If you use /srv take a look at apache2.conf to make sure the proper lines are uncommented. You also have to create /usr/local/apache/var/DavLock owned and writable by www-data:www-data (on Ubuntu/Debian).

Nginx Reverse Proxy

Here is the fun part! (not really).

After putting Dave or Apache behind the reverse proxy, it worked as intended except for renaming and copying files. Investigating further and standing on the shoulders of previous sufferers giants, I finally figured the cause: MOVE and COPY methods use a Destination header that must match the scheme of Host e.g. https for https and not http. This isn’t true behind a reverse proxy.

Add to this a long standing bug in Nginx and its suggested workaround and you get this Magic Copypasta:

    set $dest $http_destination;
    if ($http_destination ~ "^https://(?<myvar>(.+))") {
       set $dest http://$myvar;
    }
    proxy_set_header Destination $dest;

It looks ugly, but its a workaround for a bug after all.

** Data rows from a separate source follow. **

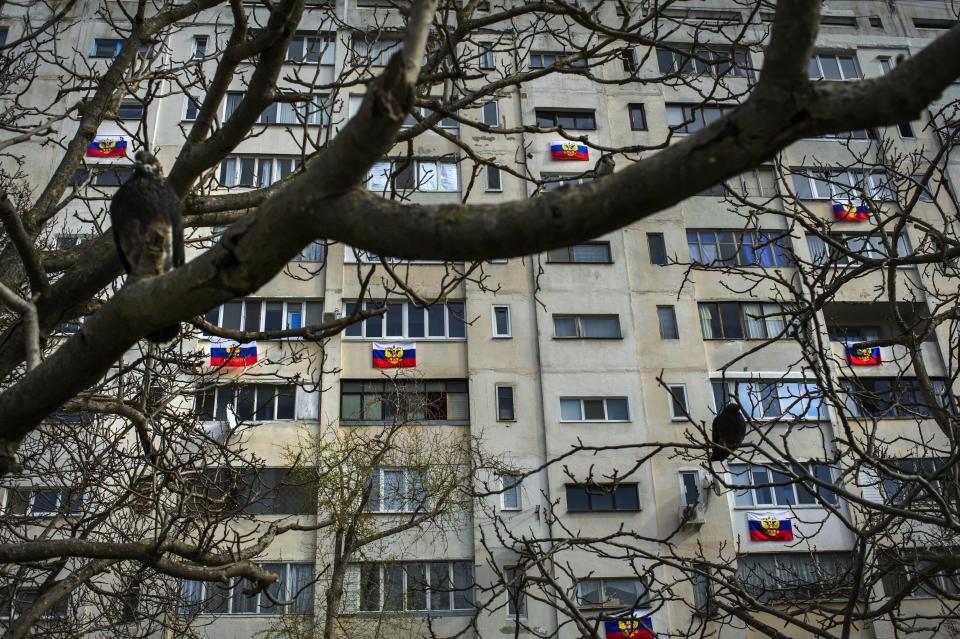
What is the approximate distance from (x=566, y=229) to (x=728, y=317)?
75.5 feet

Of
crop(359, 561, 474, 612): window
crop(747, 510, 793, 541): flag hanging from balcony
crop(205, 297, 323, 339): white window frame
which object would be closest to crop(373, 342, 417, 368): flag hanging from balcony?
crop(205, 297, 323, 339): white window frame

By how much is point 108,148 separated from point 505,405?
526 inches

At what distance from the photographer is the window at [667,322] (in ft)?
78.6

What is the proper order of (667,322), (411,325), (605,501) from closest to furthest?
1. (605,501)
2. (411,325)
3. (667,322)

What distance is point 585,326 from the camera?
24031 millimetres

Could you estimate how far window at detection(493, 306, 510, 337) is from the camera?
23.8m

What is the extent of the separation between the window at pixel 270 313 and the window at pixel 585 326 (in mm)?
6768

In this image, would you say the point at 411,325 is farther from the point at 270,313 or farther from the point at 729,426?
the point at 729,426

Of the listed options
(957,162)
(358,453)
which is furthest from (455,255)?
(957,162)

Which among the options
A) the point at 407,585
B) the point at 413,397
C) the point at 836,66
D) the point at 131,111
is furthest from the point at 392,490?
the point at 836,66

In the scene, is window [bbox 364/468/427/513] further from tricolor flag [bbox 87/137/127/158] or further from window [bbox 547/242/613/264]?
tricolor flag [bbox 87/137/127/158]

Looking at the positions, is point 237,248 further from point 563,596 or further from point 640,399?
point 640,399

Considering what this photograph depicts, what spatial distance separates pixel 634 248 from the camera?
81.8 ft

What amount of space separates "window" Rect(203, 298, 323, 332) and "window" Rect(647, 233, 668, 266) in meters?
9.79
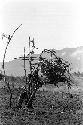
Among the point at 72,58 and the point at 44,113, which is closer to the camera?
the point at 44,113

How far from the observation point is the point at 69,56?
9631 centimetres

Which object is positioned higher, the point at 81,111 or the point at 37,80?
the point at 37,80

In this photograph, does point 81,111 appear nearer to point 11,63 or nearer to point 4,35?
point 4,35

Here’s how it ended up looking like after several iterations. Nginx handles the Basic Authentication. There are some optimizations to use keepalive and reduce the number of localhost connections that may or may not matter in practice.

upstream webdav {
    server 127.0.0.1:8080;
    keepalive 32;
}

server {
    server_name domain.tld;

    root /var/www/html;

    access_log /var/log/nginx/domain.tld;

    client_max_body_size 0;

    location / {
        auth_basic           "Restricted area";
        auth_basic_user_file /etc/nginx/.htpasswd;

    # https://mailman.nginx.org/pipermail/nginx/2007-January/000504.html - fix Destination: header
    # https://trac.nginx.org/nginx/ticket/348 - bug, workaround with named capture
    set $dest $http_destination;
    if ($http_destination ~ "^https://(?<myvar>(.+))") {
       set $dest http://$myvar;
    }
    proxy_set_header Destination       $dest;

    #rewrite /webdav/(.*) /$1 break;
    proxy_pass http://webdav;

    proxy_buffering off;

    # Keep-alive
    proxy_http_version                 1.1;
    proxy_set_header Connection        "";

    # Proxy headers
    proxy_set_header Host              $host;
    proxy_set_header X-Real-IP         $remote_addr;
    proxy_set_header X-Forwarded-For   $proxy_add_x_forwarded_for;
    proxy_set_header X-Forwarded-Proto $scheme;
    proxy_set_header X-Forwarded-Host  $host;
    proxy_set_header X-Forwarded-Port  $server_port;

    # Proxy timeouts between successive read/write operations, not the whole request.
    proxy_connect_timeout              300s;
    proxy_send_timeout                 300s;
    proxy_read_timeout                 300s;

    listen [::]:443 ssl http2;
    listen 443 ssl http2;
    # ... SSL stuff ...
}

Left as an exercise for the reader:

  • Create the .htpasswd file (I used Apache’s htpasswd).
  • Use 308 redirects instead of 301 to redirect http to https (because 301 doesn’t support all the request methods of WebDAV).
  • If needed, include an extra location with “autoindex”.